Task requirements: Edit the items below so that every occurrence of "backpack strap" reads "bag strap", leaving all other text unchanged. Omit the pictures from your answer.

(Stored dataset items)
★ ★ ★ ★ ★
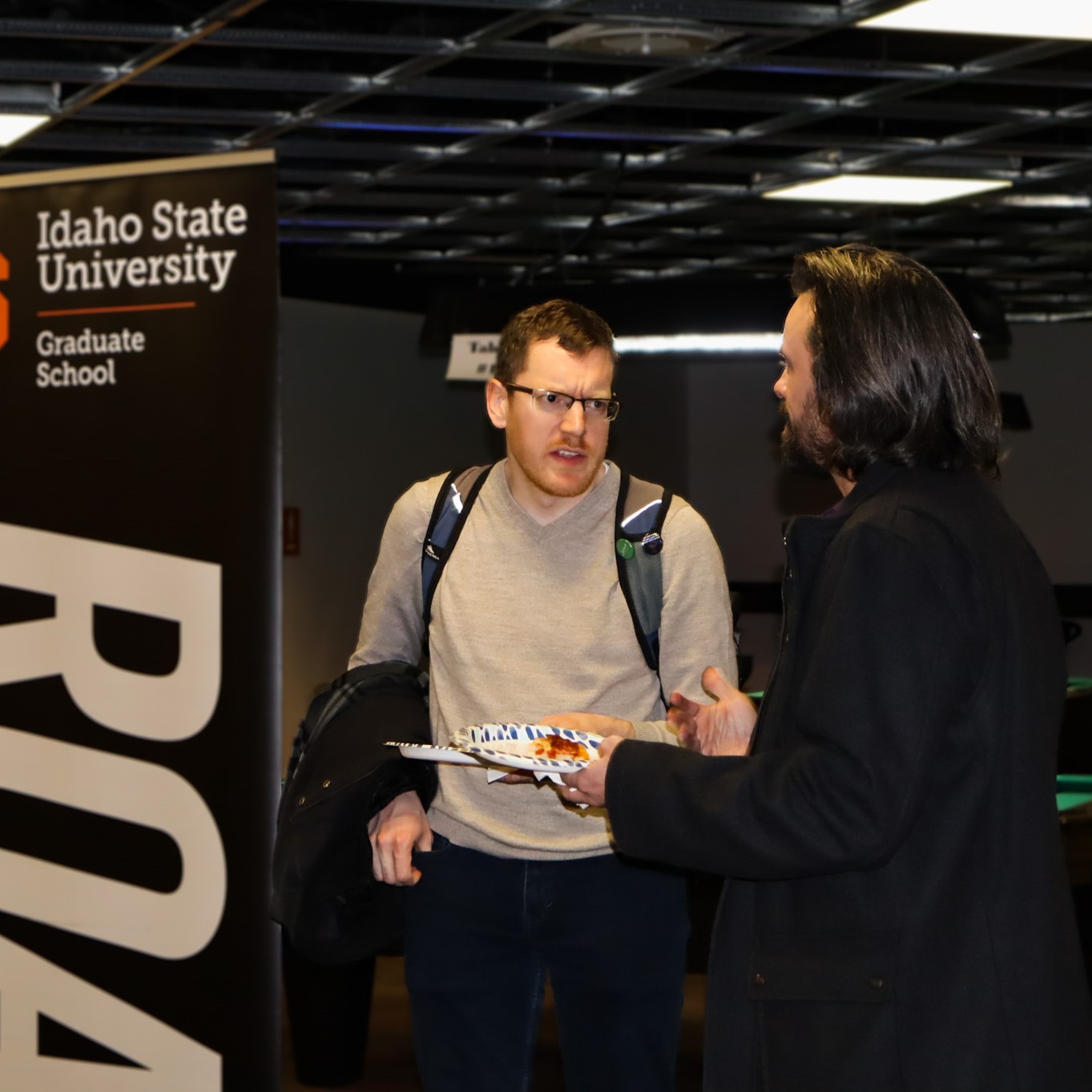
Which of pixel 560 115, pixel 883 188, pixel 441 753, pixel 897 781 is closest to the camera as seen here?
pixel 897 781

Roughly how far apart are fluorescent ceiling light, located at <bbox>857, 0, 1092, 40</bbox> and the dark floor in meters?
3.03

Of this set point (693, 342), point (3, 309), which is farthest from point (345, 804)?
point (693, 342)

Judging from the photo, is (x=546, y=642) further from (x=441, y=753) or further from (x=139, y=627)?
(x=139, y=627)

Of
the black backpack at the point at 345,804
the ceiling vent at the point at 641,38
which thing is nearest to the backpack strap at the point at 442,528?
the black backpack at the point at 345,804

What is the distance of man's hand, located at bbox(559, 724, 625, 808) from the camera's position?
1816 mm

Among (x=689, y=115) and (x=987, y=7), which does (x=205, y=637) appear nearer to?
(x=987, y=7)

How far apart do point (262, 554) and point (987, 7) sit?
2824 mm

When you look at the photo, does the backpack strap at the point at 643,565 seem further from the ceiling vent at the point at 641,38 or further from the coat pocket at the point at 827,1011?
the ceiling vent at the point at 641,38

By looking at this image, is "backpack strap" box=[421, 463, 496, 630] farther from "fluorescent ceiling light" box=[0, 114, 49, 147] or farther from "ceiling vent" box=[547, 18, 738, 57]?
"fluorescent ceiling light" box=[0, 114, 49, 147]

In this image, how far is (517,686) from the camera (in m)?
2.48

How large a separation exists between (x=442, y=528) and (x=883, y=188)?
19.3 ft

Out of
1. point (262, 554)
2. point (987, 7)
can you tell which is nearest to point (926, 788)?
point (262, 554)

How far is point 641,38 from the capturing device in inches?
204

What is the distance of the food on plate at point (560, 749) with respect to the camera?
1861 mm
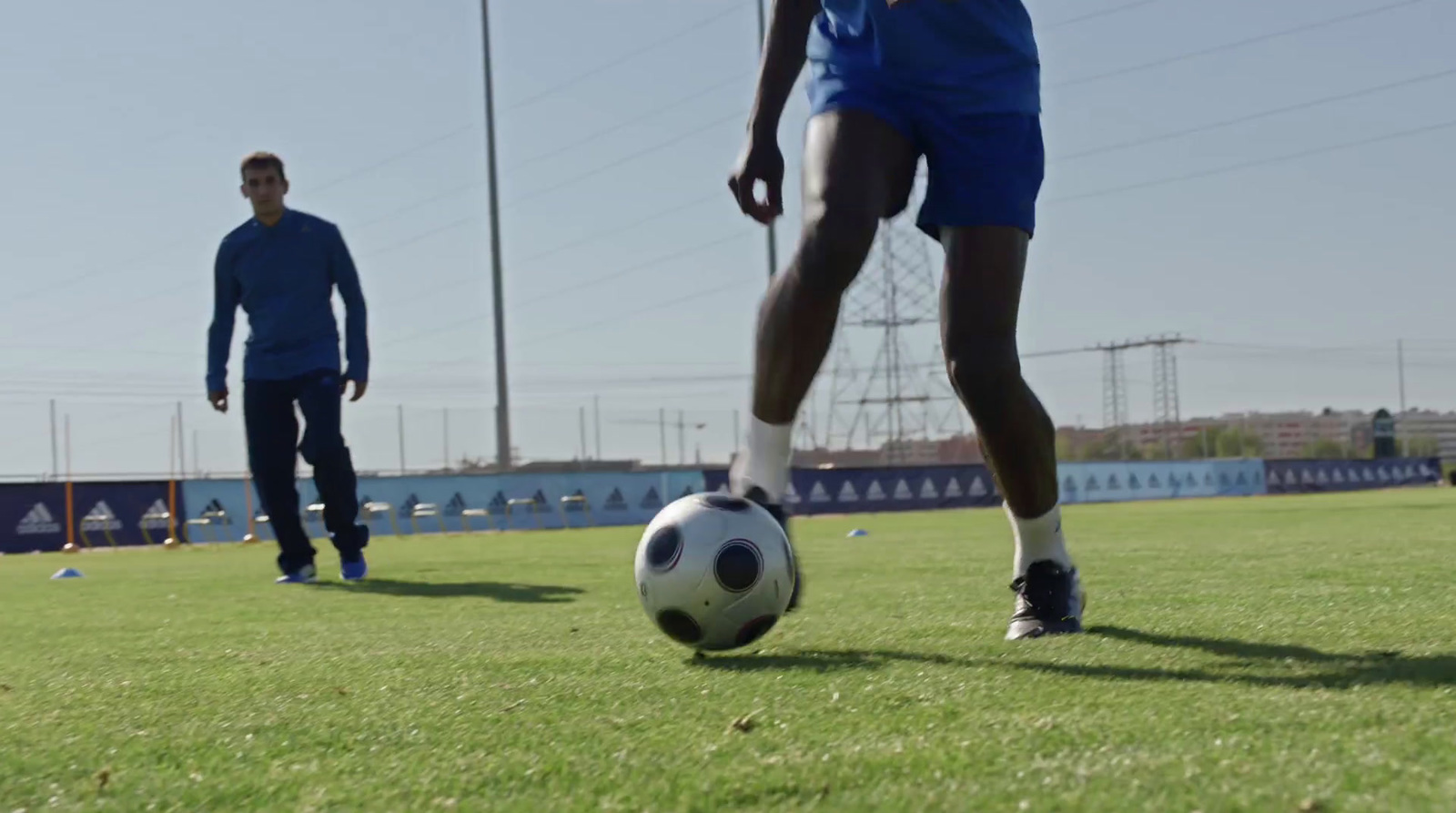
★ ★ ★ ★ ★
Result of this task:
Which of pixel 560 115, pixel 883 188, pixel 441 753, pixel 897 781 is closest to the camera as seen here?
pixel 897 781

Roughly how far apart are fluorescent ceiling light, located at <bbox>857, 0, 1092, 40</bbox> and the dark floor in meters?
3.03

Of this set point (693, 342), point (3, 309), which is farthest from point (345, 804)?
point (693, 342)

Judging from the photo, is (x=546, y=642) further from (x=441, y=753) or further from (x=139, y=627)?
(x=139, y=627)

Of
the black backpack at the point at 345,804
the ceiling vent at the point at 641,38
which thing is nearest to the bag strap at the point at 442,528?
the black backpack at the point at 345,804

What is the distance of man's hand, located at bbox(559, 724, 625, 808) from the camera's position?
1816 mm

Among (x=689, y=115) and (x=987, y=7), which does (x=205, y=637) appear nearer to?
(x=987, y=7)

How far apart do point (262, 554) and point (987, 7) sit?
2824 mm

When you look at the photo, does the bag strap at the point at 643,565 seem further from the ceiling vent at the point at 641,38 or further from the coat pocket at the point at 827,1011?
the ceiling vent at the point at 641,38

By looking at this image, is "bag strap" box=[421, 463, 496, 630] farther from "fluorescent ceiling light" box=[0, 114, 49, 147] or farther from "ceiling vent" box=[547, 18, 738, 57]?
"fluorescent ceiling light" box=[0, 114, 49, 147]

In this image, how far is (517,686) from the camera (in m)?
2.48

How large a separation exists between (x=442, y=528) and (x=883, y=188)?
19.3 ft

Out of
1. point (262, 554)
2. point (987, 7)
can you tell which is nearest to point (926, 788)?
point (262, 554)

How far is point 641,38 from the capturing device in inches?
204

What is the distance of the food on plate at point (560, 749) with respect to the camera?
1861 mm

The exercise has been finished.